Девушка и писатель (сборник) | страница 17
Писатель Гаврилов, казалось, внимательно слушал эмоциональный пересказ жизненных невзгод красавицы-студентки, думая при этом о ее пухленьких губках.
– Что же делать? – вопрошали губы Яны.
– Надо бы поцеловать Вас в губы, – задумчиво ответил Гаврилов.
«Как прикольно! Но так быстро нельзя», – подумала Яна и вслух сказала:
– Да нет, Вы меня не так поняли! Что мне делать?

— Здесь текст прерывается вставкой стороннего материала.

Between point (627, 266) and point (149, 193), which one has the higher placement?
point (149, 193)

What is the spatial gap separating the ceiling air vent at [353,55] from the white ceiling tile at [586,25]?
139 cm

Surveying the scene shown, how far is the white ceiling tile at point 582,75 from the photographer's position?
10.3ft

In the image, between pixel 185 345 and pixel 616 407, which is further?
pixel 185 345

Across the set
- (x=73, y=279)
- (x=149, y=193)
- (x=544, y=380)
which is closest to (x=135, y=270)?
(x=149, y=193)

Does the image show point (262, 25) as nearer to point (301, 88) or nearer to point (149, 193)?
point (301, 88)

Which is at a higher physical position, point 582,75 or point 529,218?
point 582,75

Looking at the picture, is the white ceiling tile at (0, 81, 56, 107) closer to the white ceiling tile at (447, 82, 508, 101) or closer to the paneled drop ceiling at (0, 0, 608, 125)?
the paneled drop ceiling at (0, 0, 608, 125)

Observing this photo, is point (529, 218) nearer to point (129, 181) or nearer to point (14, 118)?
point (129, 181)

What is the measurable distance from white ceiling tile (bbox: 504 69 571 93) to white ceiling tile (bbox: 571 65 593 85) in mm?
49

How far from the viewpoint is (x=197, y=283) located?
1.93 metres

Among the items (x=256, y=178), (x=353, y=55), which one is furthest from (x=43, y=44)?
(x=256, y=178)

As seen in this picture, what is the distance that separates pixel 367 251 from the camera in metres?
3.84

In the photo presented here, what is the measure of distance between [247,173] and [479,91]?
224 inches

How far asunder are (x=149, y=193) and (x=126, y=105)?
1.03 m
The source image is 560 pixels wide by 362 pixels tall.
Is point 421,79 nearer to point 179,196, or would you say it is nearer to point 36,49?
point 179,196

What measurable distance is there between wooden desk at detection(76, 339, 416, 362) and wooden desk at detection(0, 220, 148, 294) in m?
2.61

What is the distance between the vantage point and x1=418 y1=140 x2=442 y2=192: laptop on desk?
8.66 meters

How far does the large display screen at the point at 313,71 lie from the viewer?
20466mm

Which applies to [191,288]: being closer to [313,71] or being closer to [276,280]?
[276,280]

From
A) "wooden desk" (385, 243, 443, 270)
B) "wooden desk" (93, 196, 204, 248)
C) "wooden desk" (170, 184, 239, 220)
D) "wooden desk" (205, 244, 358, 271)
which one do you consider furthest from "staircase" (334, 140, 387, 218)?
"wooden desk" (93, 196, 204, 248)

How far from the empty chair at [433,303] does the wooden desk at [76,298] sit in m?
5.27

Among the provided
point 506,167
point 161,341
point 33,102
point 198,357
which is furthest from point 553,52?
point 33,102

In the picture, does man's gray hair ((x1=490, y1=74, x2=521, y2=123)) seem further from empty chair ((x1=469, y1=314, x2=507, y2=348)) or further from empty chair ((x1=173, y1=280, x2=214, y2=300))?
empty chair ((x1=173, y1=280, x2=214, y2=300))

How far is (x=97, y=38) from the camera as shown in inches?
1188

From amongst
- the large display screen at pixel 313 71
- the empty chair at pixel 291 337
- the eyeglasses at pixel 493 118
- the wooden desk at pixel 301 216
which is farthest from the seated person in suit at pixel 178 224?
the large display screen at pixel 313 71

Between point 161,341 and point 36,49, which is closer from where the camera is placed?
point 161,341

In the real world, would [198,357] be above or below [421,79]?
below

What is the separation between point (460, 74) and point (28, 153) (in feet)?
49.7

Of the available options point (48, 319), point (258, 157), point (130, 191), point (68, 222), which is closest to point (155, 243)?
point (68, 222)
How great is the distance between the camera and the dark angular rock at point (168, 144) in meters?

– Что делать Вам? – возвращаясь к действительности, переспросил Гаврилов. – Прежде всего, не надо бы читать Чернышевского, который, к несчастью советских школьников, не раз задавался этим вопросом. И к чему, скажите, его это привело?
– Кто это, Чернышевский?
– Счастливое поколение: не знает Чернышевского, – промолвил Гаврилов и кратко изложил, кто это был такой, не забыв упомянуть и о значимости его идейного наследия. После чего плавно подвел к выводу, что вопреки большим и не совсем понятным стремлениям, свойственным некоторым людям, делать ничего грандиозного лучше не надо. Согласно его, Гаврилова, теории, все выйдет и так, само собой, благодаря каждодневной вполне обыденной деятельности. Жизнь сама все расставит по своим местам в соответствии с одной только ей известным порядком. И то, что минуту назад представлялось чем-то неприятным и даже ужасным, запросто может оказаться чем-то совершенно иным или явиться причиной чего-то нового и притягательного.
– Возьмем, к примеру, упомянутую черную кошку. А ведь, не перебеги она Вам дорогу, не получили бы Вы мой автограф, не наслаждался бы сейчас писатель Гаврилов непревзойденной Вашей красотой.
Студентка, услышав комплимент, заметно покраснела.
– Да, но институт – это не мое. Я просто в отчаянии, моя жизнь пропадет даром. Брошу все… – не унималась тяготеющая к высокому студентка.
– Ну-ну. Все наладится. Вот увидите. К тому же вы не знаете, чего точно хотите. И, следовательно, не совсем ясно, ради чего Вы будете бросать то, что имеете.
– Вам, увлеченному, состоявшемуся человеку, хорошо говорить. А у меня все так туманно.
– Допустим, что и у меня тоже все было туманно и переменчиво, как, впрочем, и сейчас, – сообщил писатель, любивший говорить правду.
– И Вы не всегда ощущали свое высокое призвание творить? – при последних словах глаза слегка одурманенной студентки, горевшие до той минуты благоговейным светом, расширились в недоверии.
– Вовсе нет.
– Как это нет?
– Да так как-то, знаете ли. До тридцати пяти лет я трудился бухгалтером. Занятие, надо сказать, далеко отстоящее от моих нынешних увлечений.